_REQUIRED TASKS_
a: In the essay excerpt on Nnedi Okorafor's Lagoon, what name does Okorafor give to seeing Lagos as both a foreigner and a citizen?
b: Carry on the essay excerpt on Nnedi Okorafor's Lagoon, starting right after its last sentence.

_DOCUMENT EXCERPT_
----------

Judith Rahn explores how the “unique subjectivities and relational embeddedness” in Okorafor’s work offers Black posthumanist ideas (84). Rahn argues that Okorafor’s, “multidimensionality of overlapping realities” makes clear that “a traditionally categorical separation of Western vs. non-Western imaginaries is insufficient to portray the complex, interconnected relationships which are evoked in the text” (84). While Okorafor’s Afrofuturist work does provide new ways of understanding relationality and humanism, Rahn overlooks the Western markers in Okorafor’s Lagoon. Rahn states that Lagoon, “relies on an independently African setting and plot, without feeling the need to supply non-African social, cultural, and political customs as points of reference” (90). However, this is not entirely the case: Okorafor uses Western social references to help readers understand the text, and the number of paratexts included are points of reference. In Rahn’s effort to reinforce that Okorafor’s text is strictly non-Western science fiction, Rahn collapses the identity of the novel as “exclusively African” (90). This Afrofuturist reading of the novel effectively presents the possibilities of Okorafor’s work in, “narrating specifically Black subjectivities that do not yet have an autonomous place in the humanist tradition”, yet more attention to Okorafor’s American references reveal that the work is not solely African, but American as well (89).
Nnedi Okorafor’s identity influences the lens through which she views Lagos, and ultimately, the lens through which she communicates with readers, guiding them through the novel. In Okorafor’s personal blog, she writes about the lens from which she experiences Lagos:
Coming to Lagos as one who embraced both her American-ness and Nigerian-ness resulted in a special form of vulnerability and openness when I arrived there. I was seeing things in double vision, as a foreigner and a citizen, an outsider and [an] insider. This is the Naijamerican paradox.

----------

_SOURCE EXCERPT_

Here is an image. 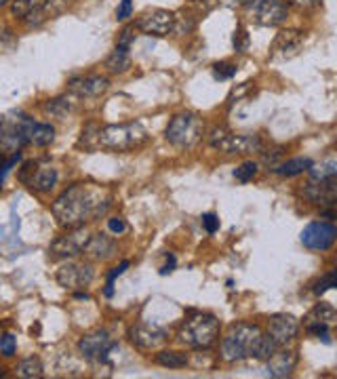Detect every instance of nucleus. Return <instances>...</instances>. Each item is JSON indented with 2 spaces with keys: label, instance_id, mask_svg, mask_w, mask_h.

----------

_ANSWERS GIVEN_
a: She calls it the Naijamerican paradox.

b:
Though situating Lagoon in Lagos, Okorafor is still somewhat removed from Lagosian life as an American child of Nigerian immigrants. Okorafor’s American identity uniquely positions her to experience Lagos with both familiarity and unfamiliarity. Okorafor’s “foreigner” vision is most similar to the lens through which an American audience is reading her text. Thus, as someone who lives in that paradox of intimacy and distance from Lagos, Okorafor ushers her readers into Lagos from this outsider perspective with insider knowledge. Focusing on Okorafor’s use of three forms of mediation—italics, American references, and the accompanying glossary—I show how the novel frames the experience of this African world through multiple subjectivities. Okorafor’s positionality in both America and Nigeria make this Nigerian novel accessible for Americans.
Accessibility or Exoticism?
Okorafor’s Naijamerican perspective through which she writes could be read as an “exoticizing” of Africa according to Graham Huggan’s theory of the anthropological postcolonial exotic. However, I argue that Okorafor’s commitment to accessibility ultimately avoids exoticizing Africa. According to Huggan, the anthropological exotic, “presents the ‘other’ and gives the uninitiated reader access to the text and, by extension, the ‘foreign culture’ itself” (37). Huggan also argues that the anthropological exotic provides a transparent window for readers into a culturally specific—though homogenous—Africa that conforms to Western exoticist myths and paradigms, such as romantic idealist notions of Africa as “primitive” (37). However, Okorafor does not present Africa as a “foreign culture” that readers need to access, since the tone of her text, and ultimately paratexts, is sympathetic rather than merely showing. Lagoon is not ethnographic in nature, but presents Nigerian culture as rich and complex—not savage.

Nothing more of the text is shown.